Phil Richter, executive director of the Ohio election committee, establishes before the last meeting. (Photo Nick Evans, Ohio Capital Journal.)

The General Assembly in Ohio summed up the expiration date at an independent authority supervising the financing of the campaign within the latest state budget. On January 1, the duties of the election committee in Ohio passes to the fresh office under the umbrella of the Secretary of State. In addition, a certain transfer most of what happens next is still in the air. In the meantime, their work continues.

The commission meets

The Ohio election committee meets in the basement in the Vern Riffe Center hear room, on the other side of the street from Ohio Statehouse. Commissioners sit at a long table on the podium before a few rows of poorly filled chairs. The mood among commissioners is carefree and collegiate. They exchange and tease each other about who first received the application.

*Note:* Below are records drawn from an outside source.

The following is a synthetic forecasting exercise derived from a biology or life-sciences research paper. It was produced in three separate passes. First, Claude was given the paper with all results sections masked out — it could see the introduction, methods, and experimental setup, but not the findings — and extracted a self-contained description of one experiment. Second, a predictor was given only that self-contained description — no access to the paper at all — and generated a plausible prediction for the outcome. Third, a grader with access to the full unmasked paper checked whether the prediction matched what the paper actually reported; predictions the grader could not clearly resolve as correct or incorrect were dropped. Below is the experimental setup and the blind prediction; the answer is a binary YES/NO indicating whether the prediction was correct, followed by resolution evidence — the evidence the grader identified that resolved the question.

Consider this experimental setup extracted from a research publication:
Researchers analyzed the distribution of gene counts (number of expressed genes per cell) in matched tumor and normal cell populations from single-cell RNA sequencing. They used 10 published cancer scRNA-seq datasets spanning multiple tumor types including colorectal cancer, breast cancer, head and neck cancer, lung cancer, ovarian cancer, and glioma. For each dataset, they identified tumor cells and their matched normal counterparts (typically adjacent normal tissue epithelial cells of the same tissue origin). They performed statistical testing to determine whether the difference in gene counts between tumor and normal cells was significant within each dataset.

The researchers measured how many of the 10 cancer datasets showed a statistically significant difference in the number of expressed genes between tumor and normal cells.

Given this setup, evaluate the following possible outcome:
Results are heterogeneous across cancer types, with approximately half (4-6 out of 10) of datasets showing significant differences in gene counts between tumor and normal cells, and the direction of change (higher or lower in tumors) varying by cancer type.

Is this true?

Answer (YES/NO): NO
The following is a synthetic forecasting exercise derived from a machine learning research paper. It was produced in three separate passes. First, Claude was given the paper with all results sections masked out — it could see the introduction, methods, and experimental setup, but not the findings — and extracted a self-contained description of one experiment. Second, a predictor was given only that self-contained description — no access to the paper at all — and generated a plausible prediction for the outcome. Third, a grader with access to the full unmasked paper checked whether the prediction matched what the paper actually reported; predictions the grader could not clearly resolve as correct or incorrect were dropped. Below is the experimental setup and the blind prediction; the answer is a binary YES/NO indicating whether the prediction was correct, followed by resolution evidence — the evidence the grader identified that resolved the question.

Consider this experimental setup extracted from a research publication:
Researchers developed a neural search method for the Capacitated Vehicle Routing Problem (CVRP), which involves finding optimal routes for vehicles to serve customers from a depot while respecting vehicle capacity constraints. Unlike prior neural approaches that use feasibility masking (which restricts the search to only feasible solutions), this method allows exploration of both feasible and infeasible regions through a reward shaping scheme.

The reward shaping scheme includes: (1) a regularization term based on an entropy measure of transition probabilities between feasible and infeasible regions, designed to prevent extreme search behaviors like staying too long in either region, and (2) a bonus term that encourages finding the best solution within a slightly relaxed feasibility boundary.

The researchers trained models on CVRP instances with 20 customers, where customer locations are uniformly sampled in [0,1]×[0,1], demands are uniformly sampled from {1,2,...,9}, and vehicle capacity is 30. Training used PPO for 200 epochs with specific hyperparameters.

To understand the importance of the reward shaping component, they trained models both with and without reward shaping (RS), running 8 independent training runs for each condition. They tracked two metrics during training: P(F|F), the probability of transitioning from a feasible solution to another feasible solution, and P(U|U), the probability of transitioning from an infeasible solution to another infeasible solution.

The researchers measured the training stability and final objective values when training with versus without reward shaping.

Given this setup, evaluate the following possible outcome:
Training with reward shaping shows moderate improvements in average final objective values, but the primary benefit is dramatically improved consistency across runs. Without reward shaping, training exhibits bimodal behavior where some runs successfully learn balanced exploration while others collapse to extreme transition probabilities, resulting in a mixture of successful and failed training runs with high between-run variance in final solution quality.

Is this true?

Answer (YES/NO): NO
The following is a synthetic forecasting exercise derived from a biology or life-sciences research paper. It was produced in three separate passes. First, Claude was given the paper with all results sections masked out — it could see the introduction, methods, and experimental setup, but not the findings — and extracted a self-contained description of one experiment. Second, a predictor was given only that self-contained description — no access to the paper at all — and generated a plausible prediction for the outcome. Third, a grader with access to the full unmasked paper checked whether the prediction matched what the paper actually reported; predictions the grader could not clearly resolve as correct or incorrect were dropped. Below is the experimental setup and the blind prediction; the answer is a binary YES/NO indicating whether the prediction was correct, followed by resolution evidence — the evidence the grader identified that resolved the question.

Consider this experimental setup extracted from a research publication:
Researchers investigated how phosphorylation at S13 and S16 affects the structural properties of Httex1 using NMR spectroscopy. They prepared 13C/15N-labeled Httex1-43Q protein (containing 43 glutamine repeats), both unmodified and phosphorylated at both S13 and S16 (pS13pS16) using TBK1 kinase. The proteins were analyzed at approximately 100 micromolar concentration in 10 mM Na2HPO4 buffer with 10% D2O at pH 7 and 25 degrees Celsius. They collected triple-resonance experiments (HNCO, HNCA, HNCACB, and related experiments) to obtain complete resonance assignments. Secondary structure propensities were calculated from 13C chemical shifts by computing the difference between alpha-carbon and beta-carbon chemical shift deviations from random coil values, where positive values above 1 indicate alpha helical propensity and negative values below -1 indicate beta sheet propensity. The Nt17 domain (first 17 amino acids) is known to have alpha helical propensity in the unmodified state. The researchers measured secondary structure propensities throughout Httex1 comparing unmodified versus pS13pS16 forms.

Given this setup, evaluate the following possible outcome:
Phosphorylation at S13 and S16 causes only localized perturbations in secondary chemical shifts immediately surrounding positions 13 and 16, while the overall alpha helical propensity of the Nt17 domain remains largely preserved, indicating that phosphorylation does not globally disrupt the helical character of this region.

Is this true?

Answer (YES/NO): YES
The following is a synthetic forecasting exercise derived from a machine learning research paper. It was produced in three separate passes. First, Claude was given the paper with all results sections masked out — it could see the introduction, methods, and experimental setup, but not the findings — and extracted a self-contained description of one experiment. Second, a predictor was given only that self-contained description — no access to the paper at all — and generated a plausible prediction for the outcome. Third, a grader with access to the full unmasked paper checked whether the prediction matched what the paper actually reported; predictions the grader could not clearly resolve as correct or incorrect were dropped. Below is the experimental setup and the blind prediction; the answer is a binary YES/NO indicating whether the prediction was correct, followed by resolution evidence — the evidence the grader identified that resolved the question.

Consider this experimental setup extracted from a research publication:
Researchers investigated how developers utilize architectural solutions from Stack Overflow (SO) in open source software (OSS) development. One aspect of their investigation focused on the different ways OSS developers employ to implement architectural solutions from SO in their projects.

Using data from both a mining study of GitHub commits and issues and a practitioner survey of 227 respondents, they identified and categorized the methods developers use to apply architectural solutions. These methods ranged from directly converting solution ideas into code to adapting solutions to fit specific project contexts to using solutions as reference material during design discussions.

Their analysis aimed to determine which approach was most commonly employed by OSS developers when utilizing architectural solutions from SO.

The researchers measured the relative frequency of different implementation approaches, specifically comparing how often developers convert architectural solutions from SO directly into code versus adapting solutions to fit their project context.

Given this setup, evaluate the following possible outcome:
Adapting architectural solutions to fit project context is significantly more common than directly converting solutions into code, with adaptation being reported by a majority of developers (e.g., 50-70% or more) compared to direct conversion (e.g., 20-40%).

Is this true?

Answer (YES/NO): NO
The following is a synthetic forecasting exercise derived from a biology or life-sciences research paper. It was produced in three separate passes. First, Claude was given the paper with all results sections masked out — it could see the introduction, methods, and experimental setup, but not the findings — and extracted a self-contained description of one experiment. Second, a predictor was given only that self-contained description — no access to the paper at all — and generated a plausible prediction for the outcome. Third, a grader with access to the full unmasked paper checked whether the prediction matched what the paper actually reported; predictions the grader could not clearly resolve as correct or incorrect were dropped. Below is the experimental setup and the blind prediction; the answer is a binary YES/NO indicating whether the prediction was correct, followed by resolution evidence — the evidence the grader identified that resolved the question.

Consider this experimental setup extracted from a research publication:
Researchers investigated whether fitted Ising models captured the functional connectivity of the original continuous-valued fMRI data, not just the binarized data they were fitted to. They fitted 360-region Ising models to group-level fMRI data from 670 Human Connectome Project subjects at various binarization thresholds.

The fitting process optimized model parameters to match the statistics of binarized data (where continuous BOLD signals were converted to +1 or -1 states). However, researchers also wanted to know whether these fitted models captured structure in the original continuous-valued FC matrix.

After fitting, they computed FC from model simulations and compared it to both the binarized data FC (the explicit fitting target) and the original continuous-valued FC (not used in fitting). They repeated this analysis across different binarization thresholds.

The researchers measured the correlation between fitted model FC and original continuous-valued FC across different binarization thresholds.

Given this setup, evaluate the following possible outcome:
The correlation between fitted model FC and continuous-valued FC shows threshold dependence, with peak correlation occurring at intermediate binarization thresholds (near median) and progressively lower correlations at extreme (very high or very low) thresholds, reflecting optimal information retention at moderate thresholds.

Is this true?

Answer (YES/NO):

In general, the cases that before them are straightforward errors-closes part-time, who forgot to submit reports or submitted them incorrectly. In one case, the candidate died, and the treasurer did not realize that more had to be done. Many of these incidents do not receive any penalty or a petite fine of USD 50-100.

But the commissioners are also trying to postpone their foot after repeated delays. One of the organizations tries to reconstruct his books after the previous treasurer started with his records. The commission agreed to give them another 30 days. But Commissioner Stephen Caraway warned: “I would be told for moving to a much higher violation, from 50 USD to $ 1000,” if it is still not resolved.

Otherwise, the commissioners had to raise their hands. Justin Perioli, a candidate for the town’s trustee, criticized the political emiler sent by “many interested citizens of the town of Lafayette.” He claimed that this is a false reservation because there is no committee with this name and there are no applications for financing the campaign for an email.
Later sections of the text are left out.